When does it pay to tax? Evidence from state-dependent fiscal multipliers in the euro area
George Hondroyiannis () and
Dimitrios Papaoikonomou ()
No 187, Working Papers from Bank of Greece
The impact of fiscal policy on economic growth is investigated within a panel of euro area member states over the period 2004-2011. We mainly consider fiscal impulses identified by (a) changes in the structural primary balance, complemented by evidence from (b) the IMF narrative shocks developed by Devries et al (2011) and (c) a VAR-based measure of unanticipated policy announcements.
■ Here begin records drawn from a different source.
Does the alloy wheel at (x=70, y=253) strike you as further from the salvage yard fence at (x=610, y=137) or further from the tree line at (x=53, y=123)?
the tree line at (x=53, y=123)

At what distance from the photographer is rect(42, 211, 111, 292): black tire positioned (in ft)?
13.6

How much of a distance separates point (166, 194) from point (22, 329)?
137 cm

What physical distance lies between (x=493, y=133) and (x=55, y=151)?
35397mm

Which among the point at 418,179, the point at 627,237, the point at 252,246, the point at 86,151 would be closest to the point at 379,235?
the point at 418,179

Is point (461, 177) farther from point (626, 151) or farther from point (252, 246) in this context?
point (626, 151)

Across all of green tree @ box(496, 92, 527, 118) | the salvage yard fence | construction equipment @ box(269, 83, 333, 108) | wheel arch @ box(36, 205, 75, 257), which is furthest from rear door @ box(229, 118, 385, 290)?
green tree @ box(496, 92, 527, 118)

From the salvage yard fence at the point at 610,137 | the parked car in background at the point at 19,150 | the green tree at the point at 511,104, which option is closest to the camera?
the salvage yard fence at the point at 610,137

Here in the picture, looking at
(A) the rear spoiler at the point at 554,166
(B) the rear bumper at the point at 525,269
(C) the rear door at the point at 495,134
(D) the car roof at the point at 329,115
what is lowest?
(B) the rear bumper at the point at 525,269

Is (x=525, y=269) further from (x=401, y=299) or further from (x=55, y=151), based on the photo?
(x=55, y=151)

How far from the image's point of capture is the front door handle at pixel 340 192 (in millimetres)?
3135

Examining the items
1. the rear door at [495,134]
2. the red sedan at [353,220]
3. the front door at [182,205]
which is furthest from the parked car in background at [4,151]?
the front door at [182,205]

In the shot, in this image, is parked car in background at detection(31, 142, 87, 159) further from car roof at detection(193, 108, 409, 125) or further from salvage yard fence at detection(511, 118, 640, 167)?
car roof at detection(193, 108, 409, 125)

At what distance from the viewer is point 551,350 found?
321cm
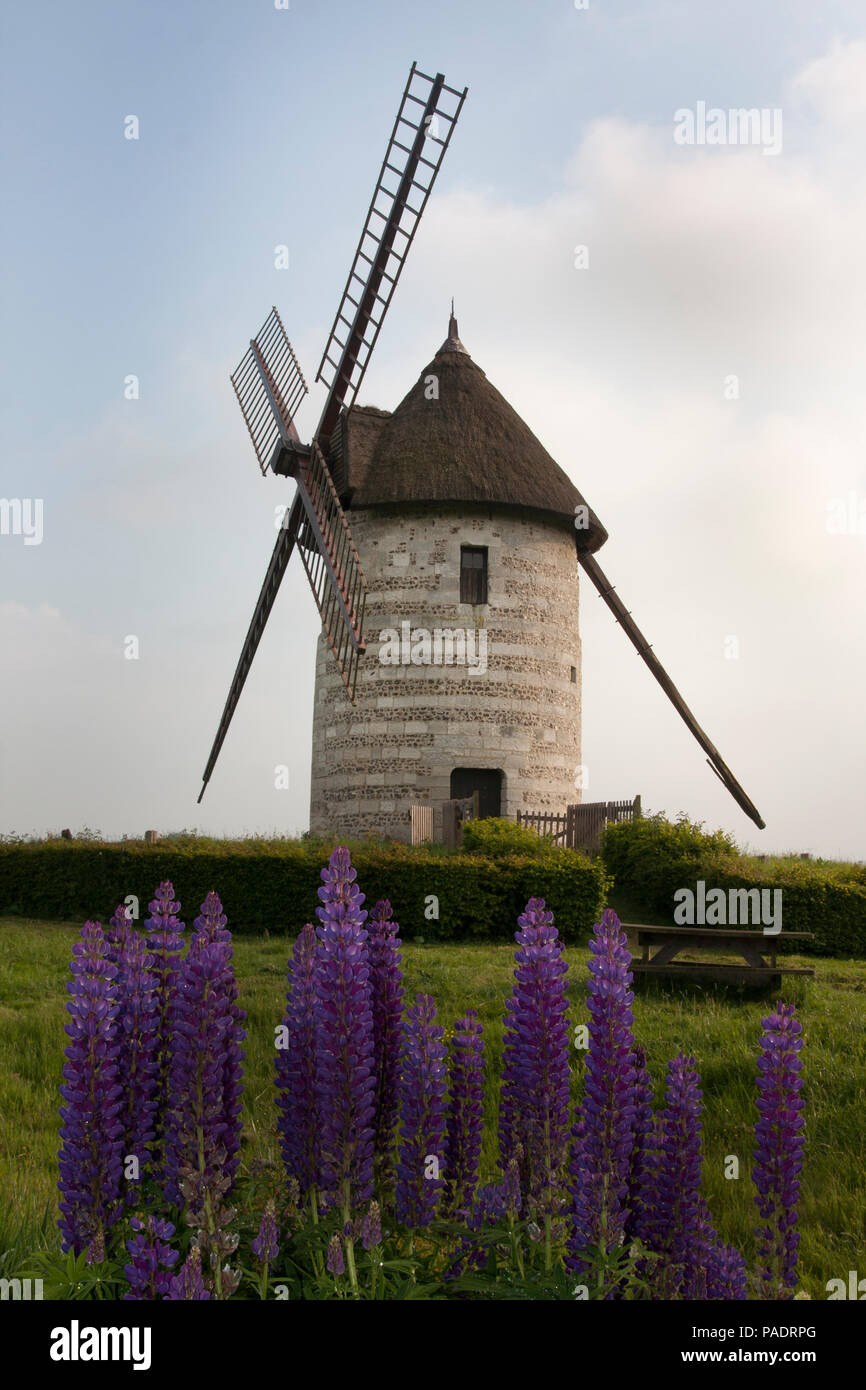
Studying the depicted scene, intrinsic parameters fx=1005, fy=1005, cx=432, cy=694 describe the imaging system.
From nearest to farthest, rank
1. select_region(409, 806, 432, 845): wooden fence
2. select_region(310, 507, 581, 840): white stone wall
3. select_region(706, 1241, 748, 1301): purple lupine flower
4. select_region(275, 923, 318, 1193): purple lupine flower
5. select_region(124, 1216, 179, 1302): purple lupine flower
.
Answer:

Aggregate fiscal multipliers are estimated in the region of 0.5, although we find considerable variation depending on the fiscal mix, the degree of openness and the state of the economy. During episodes of recession, tax hikes become significantly more costly in terms of output than expenditure cuts. This appears to be related to increases in the share of hand-to-mouth consumers, proxied by the unemployment rate. Fiscal effects are generally more muted in open economies and during periods of positive growth. Country-specific features in Greece lead to significantly higher estimates, possibly in excess of unity in 2011, reflecting predominantly sizeable revenue effects.
Keywords: Fiscal multipliers; state-dependence; euro area (search for similar items in EconPapers)
JEL-codes: E62 H22 H50 (search for similar items in EconPapers)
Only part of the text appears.